++++ EXTRAIT
La société moche d’aujourd’hui est celle des adultes, la nôtre. Les défauts imputés aux jeunes sont la conséquence et le reflet de l’ordre social que nous avons produit ou avons laissé instaurer.

Les bras m’en sont tombés. Je savais que les « vieux cons » ne manquaient pas. J’en entends beaucoup s’exprimer en prenant mon « petit café » le matin dans mon bar préféré du Vieux Bastia. En revanche, je n’osais croire qu’ils représentaient plus de la moitié de la population censée penser et ayant le droit de vote. Je me trompais. Prendre connaissance d’une récente enquête réalisée par IPSOS pour le quotidien Le Monde m’a ouvert les yeux. Une majorité de Français juge les jeunes « intolérants » (53%), égoïstes » (63%), « paresseux » (53%) et « pas engagés » (64%). Que 81 % des personnes qui ont été interrogées (en partie pour se racheter de leurs jugements sévères), estiment qu’il est aujourd’hui difficile d’être jeune, ne change rien à l’affaire. Il apparaît nettement qu’une majorité de Français n’aime pas la jeunesse ou du moins s’en méfie. C’est injuste et surtout c’est idiot ! J’en suis d’autant plus persuadée qu’à de fortes majorités, les personnes interrogées soulignent que trouver un emploi ou un logement est plus difficile pour un jeune aujourd’hui que pour la génération précédente. La coupure entre plus de la moitié des adultes et la jeunesse est d’autant plus préoccupante que beaucoup de jeunes sont en marge de la vie électorale. Ainsi, selon une enquête commandée par l’ANACEJ (Association Nationale des Conseils d’Enfants et de Jeunes) qui a pour objet social de promouvoir la participation des enfants et des jeunes à la décision publique et leur concertation au niveau local, il apparait que près d’une moitié des jeunes qui seront en âge de s’inscrire que les listes électorales afin de voter la première fois lors des élections présidentielle de 2012, ne connaissent pas la procédure à suivre. »

La société moche

Cette marginalité électorale n’est pourtant pas systématiquement synonyme d’un refus de se montrer citoyen ou même du non engagement que croit percevoir une majorité d’adultes. On le voit régulièrement sur les images télévisées, beaucoup de jeunes sont au premier rang des combats que conduisent les Indignés, les défenseurs de la nature, les mouvements confessionnels, les associations caritatives ou de solidarité. On retrouve aussi les jeunes lors des méga-rassemblements ou d’actions locales mettant en avant de grandes causes humanitaires, solidaires ou démocratiques. De plus, il apparaît aussi que 55% des primo-votants, c’est-à-dire plus que la moyenne des électeurs adultes (45% selon un sondage IFOP / Paris-Match réalisé au début du mois de novembre 2011), s’intéresse au prochain scrutin présidentiel. Alors, faut-il dire « Salauds de jeunes ? » Je ne le crois pas. En revanche, il me semble qu’une partie de ceux qui l’ont plus ou moins formulé lors de l’enquête commandée par le Monde le suggèrent et sont probablement les même qui ont tendance à rejeter la faute des problèmes que rencontre la société, sur des boucs émissaires. J’ai la conviction qu’ils disent volontiers « Salauds de pauvres qui ruinent notre système social », « Salauds d’immigrés qui vivent à nos crochets sans travailler ». Et j’en passe. Mais, bien sûr, ils oublient ou occultent que la société moche d’aujourd’hui est celle des adultes, c’est-à-dire la leur, la nôtre. Ce qui signifie que les défauts imputés aux jeunes sont tout bonnement la conséquence et le reflet de l’ordre social plus que critiquable que nous avons produit ou avons lâchement laissé instaurer.
++++++++
++++ DONNÉES
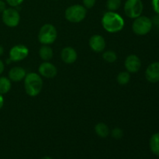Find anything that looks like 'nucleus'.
<instances>
[{"label":"nucleus","instance_id":"4be33fe9","mask_svg":"<svg viewBox=\"0 0 159 159\" xmlns=\"http://www.w3.org/2000/svg\"><path fill=\"white\" fill-rule=\"evenodd\" d=\"M111 135L115 139H120L123 137V135H124V132H123V130L120 128L116 127V128H114L112 130Z\"/></svg>","mask_w":159,"mask_h":159},{"label":"nucleus","instance_id":"a878e982","mask_svg":"<svg viewBox=\"0 0 159 159\" xmlns=\"http://www.w3.org/2000/svg\"><path fill=\"white\" fill-rule=\"evenodd\" d=\"M152 6L157 14H159V0H152Z\"/></svg>","mask_w":159,"mask_h":159},{"label":"nucleus","instance_id":"393cba45","mask_svg":"<svg viewBox=\"0 0 159 159\" xmlns=\"http://www.w3.org/2000/svg\"><path fill=\"white\" fill-rule=\"evenodd\" d=\"M152 25L159 30V14H156L152 20Z\"/></svg>","mask_w":159,"mask_h":159},{"label":"nucleus","instance_id":"0eeeda50","mask_svg":"<svg viewBox=\"0 0 159 159\" xmlns=\"http://www.w3.org/2000/svg\"><path fill=\"white\" fill-rule=\"evenodd\" d=\"M2 19L5 24L9 27H15L19 24L20 16L18 11L12 8L6 9L2 12Z\"/></svg>","mask_w":159,"mask_h":159},{"label":"nucleus","instance_id":"2eb2a0df","mask_svg":"<svg viewBox=\"0 0 159 159\" xmlns=\"http://www.w3.org/2000/svg\"><path fill=\"white\" fill-rule=\"evenodd\" d=\"M150 149L154 155L159 156V133L154 134L149 142Z\"/></svg>","mask_w":159,"mask_h":159},{"label":"nucleus","instance_id":"7ed1b4c3","mask_svg":"<svg viewBox=\"0 0 159 159\" xmlns=\"http://www.w3.org/2000/svg\"><path fill=\"white\" fill-rule=\"evenodd\" d=\"M153 25L152 21L150 18L144 16H140L134 19L133 25H132V30L134 32L139 36H144L148 34L152 30Z\"/></svg>","mask_w":159,"mask_h":159},{"label":"nucleus","instance_id":"4468645a","mask_svg":"<svg viewBox=\"0 0 159 159\" xmlns=\"http://www.w3.org/2000/svg\"><path fill=\"white\" fill-rule=\"evenodd\" d=\"M26 75V71L21 67H14L9 72V79L12 82H20Z\"/></svg>","mask_w":159,"mask_h":159},{"label":"nucleus","instance_id":"a211bd4d","mask_svg":"<svg viewBox=\"0 0 159 159\" xmlns=\"http://www.w3.org/2000/svg\"><path fill=\"white\" fill-rule=\"evenodd\" d=\"M11 89L10 79L6 77H0V94H6Z\"/></svg>","mask_w":159,"mask_h":159},{"label":"nucleus","instance_id":"39448f33","mask_svg":"<svg viewBox=\"0 0 159 159\" xmlns=\"http://www.w3.org/2000/svg\"><path fill=\"white\" fill-rule=\"evenodd\" d=\"M65 18L71 23H79L85 18L86 9L81 5H73L65 10Z\"/></svg>","mask_w":159,"mask_h":159},{"label":"nucleus","instance_id":"6e6552de","mask_svg":"<svg viewBox=\"0 0 159 159\" xmlns=\"http://www.w3.org/2000/svg\"><path fill=\"white\" fill-rule=\"evenodd\" d=\"M29 54V49L22 44L16 45L9 51V60L12 61H20L26 58Z\"/></svg>","mask_w":159,"mask_h":159},{"label":"nucleus","instance_id":"b1692460","mask_svg":"<svg viewBox=\"0 0 159 159\" xmlns=\"http://www.w3.org/2000/svg\"><path fill=\"white\" fill-rule=\"evenodd\" d=\"M6 1L7 2L9 6H12V7H16L23 2V0H6Z\"/></svg>","mask_w":159,"mask_h":159},{"label":"nucleus","instance_id":"c756f323","mask_svg":"<svg viewBox=\"0 0 159 159\" xmlns=\"http://www.w3.org/2000/svg\"><path fill=\"white\" fill-rule=\"evenodd\" d=\"M3 53H4V48H3L2 46H1V45H0V57L2 55Z\"/></svg>","mask_w":159,"mask_h":159},{"label":"nucleus","instance_id":"f8f14e48","mask_svg":"<svg viewBox=\"0 0 159 159\" xmlns=\"http://www.w3.org/2000/svg\"><path fill=\"white\" fill-rule=\"evenodd\" d=\"M89 47L95 52H102L106 48V42L103 37L100 35H93L89 39Z\"/></svg>","mask_w":159,"mask_h":159},{"label":"nucleus","instance_id":"f3484780","mask_svg":"<svg viewBox=\"0 0 159 159\" xmlns=\"http://www.w3.org/2000/svg\"><path fill=\"white\" fill-rule=\"evenodd\" d=\"M96 134L100 138H107L110 134V130L107 124L104 123H99L95 127Z\"/></svg>","mask_w":159,"mask_h":159},{"label":"nucleus","instance_id":"5701e85b","mask_svg":"<svg viewBox=\"0 0 159 159\" xmlns=\"http://www.w3.org/2000/svg\"><path fill=\"white\" fill-rule=\"evenodd\" d=\"M82 2H83V5L85 8L91 9L95 6L96 0H82Z\"/></svg>","mask_w":159,"mask_h":159},{"label":"nucleus","instance_id":"423d86ee","mask_svg":"<svg viewBox=\"0 0 159 159\" xmlns=\"http://www.w3.org/2000/svg\"><path fill=\"white\" fill-rule=\"evenodd\" d=\"M144 6L141 0H127L124 5V12L126 16L131 19L140 16L143 12Z\"/></svg>","mask_w":159,"mask_h":159},{"label":"nucleus","instance_id":"aec40b11","mask_svg":"<svg viewBox=\"0 0 159 159\" xmlns=\"http://www.w3.org/2000/svg\"><path fill=\"white\" fill-rule=\"evenodd\" d=\"M121 6V0H107V8L109 11L117 10Z\"/></svg>","mask_w":159,"mask_h":159},{"label":"nucleus","instance_id":"ddd939ff","mask_svg":"<svg viewBox=\"0 0 159 159\" xmlns=\"http://www.w3.org/2000/svg\"><path fill=\"white\" fill-rule=\"evenodd\" d=\"M61 60L66 64H72L77 59V52L71 47H66L63 48L61 53Z\"/></svg>","mask_w":159,"mask_h":159},{"label":"nucleus","instance_id":"1a4fd4ad","mask_svg":"<svg viewBox=\"0 0 159 159\" xmlns=\"http://www.w3.org/2000/svg\"><path fill=\"white\" fill-rule=\"evenodd\" d=\"M124 65L129 73H136L140 70L141 67V61L139 57L135 54H130L127 57Z\"/></svg>","mask_w":159,"mask_h":159},{"label":"nucleus","instance_id":"f257e3e1","mask_svg":"<svg viewBox=\"0 0 159 159\" xmlns=\"http://www.w3.org/2000/svg\"><path fill=\"white\" fill-rule=\"evenodd\" d=\"M102 27L109 33H117L122 30L124 26V20L115 12L109 11L102 18Z\"/></svg>","mask_w":159,"mask_h":159},{"label":"nucleus","instance_id":"c85d7f7f","mask_svg":"<svg viewBox=\"0 0 159 159\" xmlns=\"http://www.w3.org/2000/svg\"><path fill=\"white\" fill-rule=\"evenodd\" d=\"M3 104H4V99H3L2 95L0 94V110H1V109L2 108Z\"/></svg>","mask_w":159,"mask_h":159},{"label":"nucleus","instance_id":"f03ea898","mask_svg":"<svg viewBox=\"0 0 159 159\" xmlns=\"http://www.w3.org/2000/svg\"><path fill=\"white\" fill-rule=\"evenodd\" d=\"M24 88L26 94L30 96H36L41 92L43 81L38 74L29 73L24 78Z\"/></svg>","mask_w":159,"mask_h":159},{"label":"nucleus","instance_id":"7c9ffc66","mask_svg":"<svg viewBox=\"0 0 159 159\" xmlns=\"http://www.w3.org/2000/svg\"><path fill=\"white\" fill-rule=\"evenodd\" d=\"M41 159H53V158H51V157H48V156H44V157H43V158H42Z\"/></svg>","mask_w":159,"mask_h":159},{"label":"nucleus","instance_id":"9b49d317","mask_svg":"<svg viewBox=\"0 0 159 159\" xmlns=\"http://www.w3.org/2000/svg\"><path fill=\"white\" fill-rule=\"evenodd\" d=\"M145 77L152 83L159 82V62H154L148 67L145 71Z\"/></svg>","mask_w":159,"mask_h":159},{"label":"nucleus","instance_id":"dca6fc26","mask_svg":"<svg viewBox=\"0 0 159 159\" xmlns=\"http://www.w3.org/2000/svg\"><path fill=\"white\" fill-rule=\"evenodd\" d=\"M39 55L43 61H49L53 57V50L48 45H43L39 51Z\"/></svg>","mask_w":159,"mask_h":159},{"label":"nucleus","instance_id":"412c9836","mask_svg":"<svg viewBox=\"0 0 159 159\" xmlns=\"http://www.w3.org/2000/svg\"><path fill=\"white\" fill-rule=\"evenodd\" d=\"M102 57H103V59L107 62H109V63H113V62H115L116 61L117 56H116V54L114 51H107L103 53Z\"/></svg>","mask_w":159,"mask_h":159},{"label":"nucleus","instance_id":"cd10ccee","mask_svg":"<svg viewBox=\"0 0 159 159\" xmlns=\"http://www.w3.org/2000/svg\"><path fill=\"white\" fill-rule=\"evenodd\" d=\"M4 69H5L4 63H3V62H2V61L0 60V75H1L2 73L3 72Z\"/></svg>","mask_w":159,"mask_h":159},{"label":"nucleus","instance_id":"6ab92c4d","mask_svg":"<svg viewBox=\"0 0 159 159\" xmlns=\"http://www.w3.org/2000/svg\"><path fill=\"white\" fill-rule=\"evenodd\" d=\"M130 73L128 71H121L118 74L116 80H117L118 83L121 85H125L130 82Z\"/></svg>","mask_w":159,"mask_h":159},{"label":"nucleus","instance_id":"9d476101","mask_svg":"<svg viewBox=\"0 0 159 159\" xmlns=\"http://www.w3.org/2000/svg\"><path fill=\"white\" fill-rule=\"evenodd\" d=\"M38 71L40 75L43 76L47 79H52V78L55 77L57 73V68L53 64L48 61L42 63L39 67Z\"/></svg>","mask_w":159,"mask_h":159},{"label":"nucleus","instance_id":"20e7f679","mask_svg":"<svg viewBox=\"0 0 159 159\" xmlns=\"http://www.w3.org/2000/svg\"><path fill=\"white\" fill-rule=\"evenodd\" d=\"M57 36L56 28L53 25L47 23L40 28L38 34V40L43 45H49L55 41Z\"/></svg>","mask_w":159,"mask_h":159},{"label":"nucleus","instance_id":"bb28decb","mask_svg":"<svg viewBox=\"0 0 159 159\" xmlns=\"http://www.w3.org/2000/svg\"><path fill=\"white\" fill-rule=\"evenodd\" d=\"M6 9V3H5L2 0H0V12H2H2Z\"/></svg>","mask_w":159,"mask_h":159}]
</instances>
++++++++
**CONSIGNE**:
Citez mot pour mot l'extrait sur la jeunesse, de « La société moche d’aujourd’hui est celle des adultes, la » jusqu'à « avons laissé instaurer. ». Ces données viennent d'une autre source que l'extrait.

**RÉPONSE**:
La société moche d’aujourd’hui est celle des adultes, la nôtre. Les défauts imputés aux jeunes sont la conséquence et le reflet de l’ordre social que nous avons produit ou avons laissé instaurer.